The new rule will ensure only people living in their home as a principal residence prior to its sale will be able to claim that so-called "principal residence exemption".

"Affordability is an issue that concerns many middle class families, particularly here in Toronto and in BC's lower mainland. It is real, and we do not take it lightly," Mr. Morneau said.

The minister also announced a more robust mortgage stress test on all new insured mortgages.

Image copyright Reuters
Image caption Affordability is a top concern, Finance Minister Bill Morneau said

The move by Canadian authorities comes shortly after Swiss Bank UBS released a report warning that of all the cities in the world, Vancouver is most at risk of having a housing bubble. The city soared to first place this year from fourth in 2015.
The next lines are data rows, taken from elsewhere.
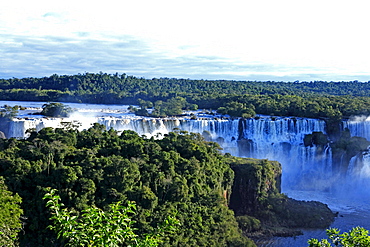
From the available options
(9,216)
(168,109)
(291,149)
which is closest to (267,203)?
(291,149)

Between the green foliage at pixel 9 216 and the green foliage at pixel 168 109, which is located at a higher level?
the green foliage at pixel 168 109

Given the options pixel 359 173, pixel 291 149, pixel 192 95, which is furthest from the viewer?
pixel 192 95

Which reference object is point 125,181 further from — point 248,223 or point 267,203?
point 267,203

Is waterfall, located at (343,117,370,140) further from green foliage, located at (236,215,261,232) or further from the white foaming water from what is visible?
green foliage, located at (236,215,261,232)

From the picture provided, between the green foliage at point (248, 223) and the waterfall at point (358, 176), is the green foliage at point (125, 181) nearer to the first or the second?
the green foliage at point (248, 223)

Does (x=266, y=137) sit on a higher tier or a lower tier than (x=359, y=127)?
lower

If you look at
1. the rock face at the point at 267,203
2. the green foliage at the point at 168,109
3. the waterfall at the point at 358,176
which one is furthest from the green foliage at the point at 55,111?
the waterfall at the point at 358,176

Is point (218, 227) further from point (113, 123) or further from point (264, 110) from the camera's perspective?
point (264, 110)

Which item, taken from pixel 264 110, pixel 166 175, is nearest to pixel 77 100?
pixel 264 110

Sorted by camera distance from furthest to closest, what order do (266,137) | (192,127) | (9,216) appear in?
(266,137)
(192,127)
(9,216)
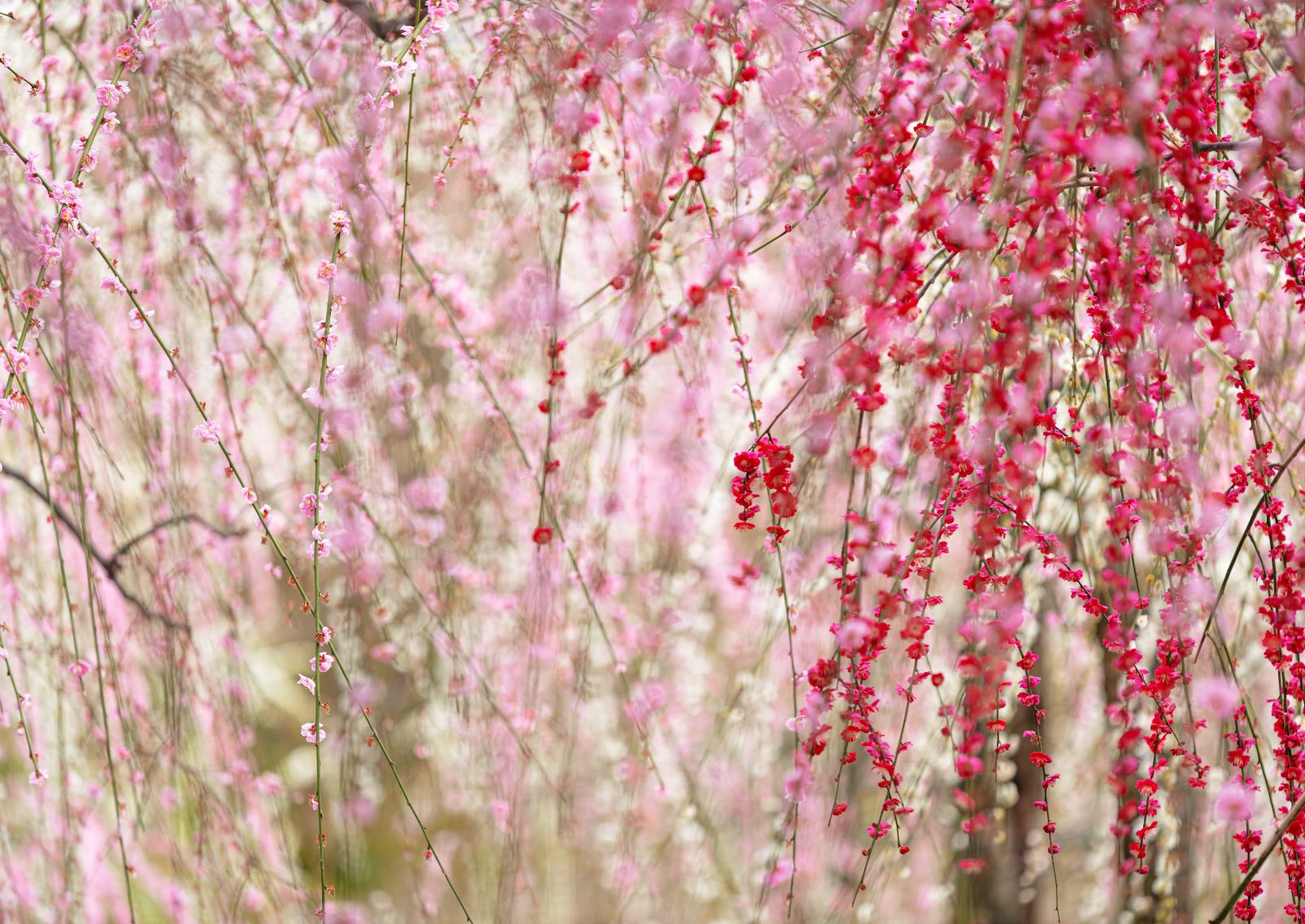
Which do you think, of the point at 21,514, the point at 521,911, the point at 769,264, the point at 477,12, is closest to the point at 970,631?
the point at 477,12

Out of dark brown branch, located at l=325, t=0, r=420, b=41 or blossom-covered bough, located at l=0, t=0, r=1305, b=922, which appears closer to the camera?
blossom-covered bough, located at l=0, t=0, r=1305, b=922

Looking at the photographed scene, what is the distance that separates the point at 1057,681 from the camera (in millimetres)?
2689

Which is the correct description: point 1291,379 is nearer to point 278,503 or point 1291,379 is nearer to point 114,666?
point 114,666

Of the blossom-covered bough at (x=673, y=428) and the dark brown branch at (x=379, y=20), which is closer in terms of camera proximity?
the blossom-covered bough at (x=673, y=428)

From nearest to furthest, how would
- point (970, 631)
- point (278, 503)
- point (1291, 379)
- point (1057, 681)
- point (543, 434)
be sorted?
1. point (970, 631)
2. point (1291, 379)
3. point (543, 434)
4. point (1057, 681)
5. point (278, 503)

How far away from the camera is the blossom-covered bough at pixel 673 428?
742 millimetres

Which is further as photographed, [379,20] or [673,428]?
[673,428]

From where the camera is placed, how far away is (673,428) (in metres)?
2.86

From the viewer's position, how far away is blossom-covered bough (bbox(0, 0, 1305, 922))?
0.74m

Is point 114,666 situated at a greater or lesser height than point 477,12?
lesser

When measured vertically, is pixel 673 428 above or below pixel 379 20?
above

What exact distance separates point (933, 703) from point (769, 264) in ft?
4.18

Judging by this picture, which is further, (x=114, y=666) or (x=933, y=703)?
(x=933, y=703)

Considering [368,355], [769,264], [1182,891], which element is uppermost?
[769,264]
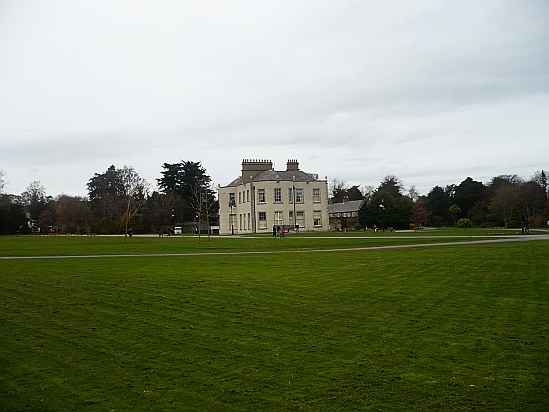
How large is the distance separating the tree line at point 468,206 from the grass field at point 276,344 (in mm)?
63397

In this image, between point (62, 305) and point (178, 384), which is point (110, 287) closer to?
point (62, 305)

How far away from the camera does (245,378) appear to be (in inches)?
298

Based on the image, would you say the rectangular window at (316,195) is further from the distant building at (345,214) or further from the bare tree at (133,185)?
the bare tree at (133,185)

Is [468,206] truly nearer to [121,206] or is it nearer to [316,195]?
[316,195]

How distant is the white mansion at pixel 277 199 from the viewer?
8550 centimetres

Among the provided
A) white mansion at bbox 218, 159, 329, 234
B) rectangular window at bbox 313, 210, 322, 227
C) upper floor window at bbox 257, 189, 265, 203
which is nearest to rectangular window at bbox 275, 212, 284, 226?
white mansion at bbox 218, 159, 329, 234

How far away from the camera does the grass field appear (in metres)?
6.86

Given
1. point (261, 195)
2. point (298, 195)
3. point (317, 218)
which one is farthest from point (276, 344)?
point (317, 218)

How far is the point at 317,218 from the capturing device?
292 feet

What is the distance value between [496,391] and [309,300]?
21.5 feet

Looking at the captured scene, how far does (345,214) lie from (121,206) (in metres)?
50.6

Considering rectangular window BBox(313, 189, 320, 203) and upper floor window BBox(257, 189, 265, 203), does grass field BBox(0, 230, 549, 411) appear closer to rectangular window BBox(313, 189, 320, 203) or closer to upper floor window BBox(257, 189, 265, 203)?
upper floor window BBox(257, 189, 265, 203)

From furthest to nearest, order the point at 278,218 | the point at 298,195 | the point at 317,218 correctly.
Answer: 1. the point at 317,218
2. the point at 298,195
3. the point at 278,218

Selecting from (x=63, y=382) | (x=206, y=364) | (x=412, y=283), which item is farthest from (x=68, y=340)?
(x=412, y=283)
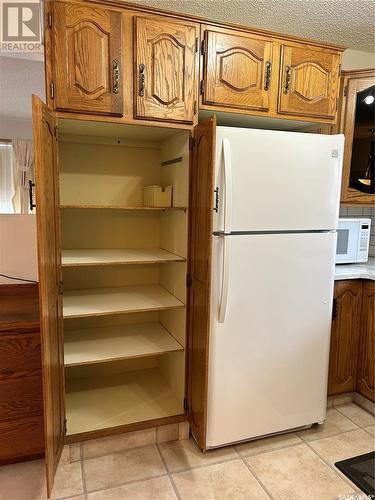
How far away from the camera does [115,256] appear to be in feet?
6.93

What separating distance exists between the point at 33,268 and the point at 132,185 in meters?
0.86

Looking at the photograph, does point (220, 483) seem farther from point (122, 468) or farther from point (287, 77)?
point (287, 77)

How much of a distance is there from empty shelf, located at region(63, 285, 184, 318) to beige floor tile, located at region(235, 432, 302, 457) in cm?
93

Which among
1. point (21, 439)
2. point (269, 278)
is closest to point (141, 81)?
point (269, 278)

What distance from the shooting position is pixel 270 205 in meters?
1.87

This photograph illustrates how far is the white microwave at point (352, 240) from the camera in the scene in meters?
2.54

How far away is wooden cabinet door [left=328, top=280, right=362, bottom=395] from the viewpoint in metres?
2.34

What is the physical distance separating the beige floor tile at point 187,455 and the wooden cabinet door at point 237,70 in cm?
198

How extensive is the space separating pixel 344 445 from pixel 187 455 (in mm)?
962

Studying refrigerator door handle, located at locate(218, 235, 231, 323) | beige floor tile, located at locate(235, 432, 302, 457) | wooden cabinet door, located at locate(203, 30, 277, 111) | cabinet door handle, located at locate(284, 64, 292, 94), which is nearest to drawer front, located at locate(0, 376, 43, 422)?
refrigerator door handle, located at locate(218, 235, 231, 323)

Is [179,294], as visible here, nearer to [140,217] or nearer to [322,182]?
[140,217]

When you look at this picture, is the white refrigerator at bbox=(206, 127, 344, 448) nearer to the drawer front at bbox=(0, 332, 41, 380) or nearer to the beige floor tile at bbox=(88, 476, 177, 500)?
the beige floor tile at bbox=(88, 476, 177, 500)

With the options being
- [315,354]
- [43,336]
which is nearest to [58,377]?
[43,336]

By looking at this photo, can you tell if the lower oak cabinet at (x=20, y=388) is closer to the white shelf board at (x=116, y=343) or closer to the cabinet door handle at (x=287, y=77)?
the white shelf board at (x=116, y=343)
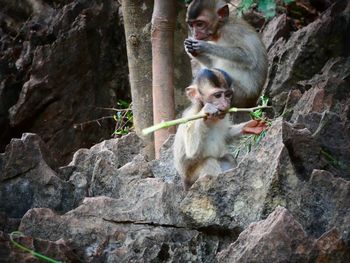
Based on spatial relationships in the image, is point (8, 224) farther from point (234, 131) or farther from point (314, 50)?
point (314, 50)

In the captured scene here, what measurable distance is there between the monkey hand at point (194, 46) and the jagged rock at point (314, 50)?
1543 millimetres

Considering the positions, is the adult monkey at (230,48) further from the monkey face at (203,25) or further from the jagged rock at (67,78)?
the jagged rock at (67,78)

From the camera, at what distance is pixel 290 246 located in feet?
13.2

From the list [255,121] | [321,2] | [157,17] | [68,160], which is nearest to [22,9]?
[68,160]

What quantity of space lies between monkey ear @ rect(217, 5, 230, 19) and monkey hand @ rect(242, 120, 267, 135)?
2144 mm

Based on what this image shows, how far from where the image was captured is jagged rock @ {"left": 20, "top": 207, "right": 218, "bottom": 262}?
4.68m

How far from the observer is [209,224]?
488 centimetres

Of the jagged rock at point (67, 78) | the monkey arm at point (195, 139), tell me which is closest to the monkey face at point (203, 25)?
the monkey arm at point (195, 139)

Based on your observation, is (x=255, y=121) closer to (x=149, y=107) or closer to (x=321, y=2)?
(x=149, y=107)

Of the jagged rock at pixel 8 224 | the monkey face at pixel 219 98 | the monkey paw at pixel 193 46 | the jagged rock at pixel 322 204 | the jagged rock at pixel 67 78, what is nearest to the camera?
the jagged rock at pixel 322 204

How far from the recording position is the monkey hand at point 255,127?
6133mm

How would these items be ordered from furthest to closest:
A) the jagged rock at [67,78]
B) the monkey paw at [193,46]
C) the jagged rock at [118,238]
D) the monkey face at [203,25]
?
1. the jagged rock at [67,78]
2. the monkey face at [203,25]
3. the monkey paw at [193,46]
4. the jagged rock at [118,238]

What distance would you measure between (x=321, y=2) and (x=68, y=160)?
3627 millimetres

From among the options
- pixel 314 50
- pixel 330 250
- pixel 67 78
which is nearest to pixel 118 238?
pixel 330 250
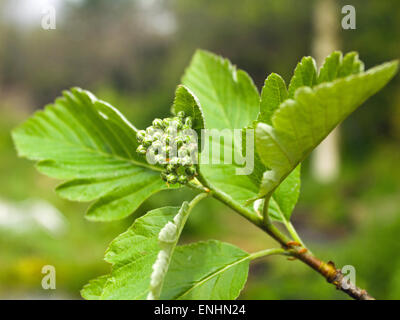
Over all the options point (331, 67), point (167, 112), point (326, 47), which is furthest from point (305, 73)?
point (167, 112)

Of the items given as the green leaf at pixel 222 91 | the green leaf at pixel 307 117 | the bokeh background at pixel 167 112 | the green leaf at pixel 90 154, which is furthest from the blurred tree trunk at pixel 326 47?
the green leaf at pixel 307 117

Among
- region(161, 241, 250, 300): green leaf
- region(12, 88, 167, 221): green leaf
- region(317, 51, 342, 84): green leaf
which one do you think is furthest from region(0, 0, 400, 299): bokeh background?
region(317, 51, 342, 84): green leaf

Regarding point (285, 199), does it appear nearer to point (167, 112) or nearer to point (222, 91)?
point (222, 91)

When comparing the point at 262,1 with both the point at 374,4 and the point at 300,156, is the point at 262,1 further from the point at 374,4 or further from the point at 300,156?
the point at 300,156

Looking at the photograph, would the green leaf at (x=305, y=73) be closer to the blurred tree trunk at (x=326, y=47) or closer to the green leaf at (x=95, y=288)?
the green leaf at (x=95, y=288)

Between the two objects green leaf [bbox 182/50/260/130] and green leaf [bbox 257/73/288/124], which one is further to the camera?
green leaf [bbox 182/50/260/130]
UBS placed Canada's third-largest city ahead of London, Stockholm, Sydney and Munich in the comparison of housing markets of 18 major global cities.

"House prices of the cities within the bubble risk zone have increased by almost 50% on average since 2011. In the other financial centres, prices have only risen by less than 15%," the report said.

The spike in housing prices in those cities have been fuelled by a both a demand from foreign investors and low interest rates.

Mr. Morneau's announcement is not the first step taken by Canadian policy makers in a bid to calm the booming real estate market.

In February, Canada increased the minimum down payment for new insured mortgages from 5% to 10% for homes above CA$500,000 ($381,000 /£296,555) a move that was targeted mostly towards the Vancouver and Toronto markets.

In August, British Columbia's provincial government implemented a controversial 15% tax on foreign home buyers in the metro Vancouver area amid concerns foreign investment is driving up home prices and pushing homeownership out of reach for much of the city's population.

Earlier this year, a "tear-down" property in the city's west side that sold for close to CA$2.5m ($1.9m/£1.5m) became a symbol of the city's out-of-control property market.

According to the Real Estate Board of Greater Vancouver, the average price for a single family home in August was CA$1.57m ($1.2m/£931,000).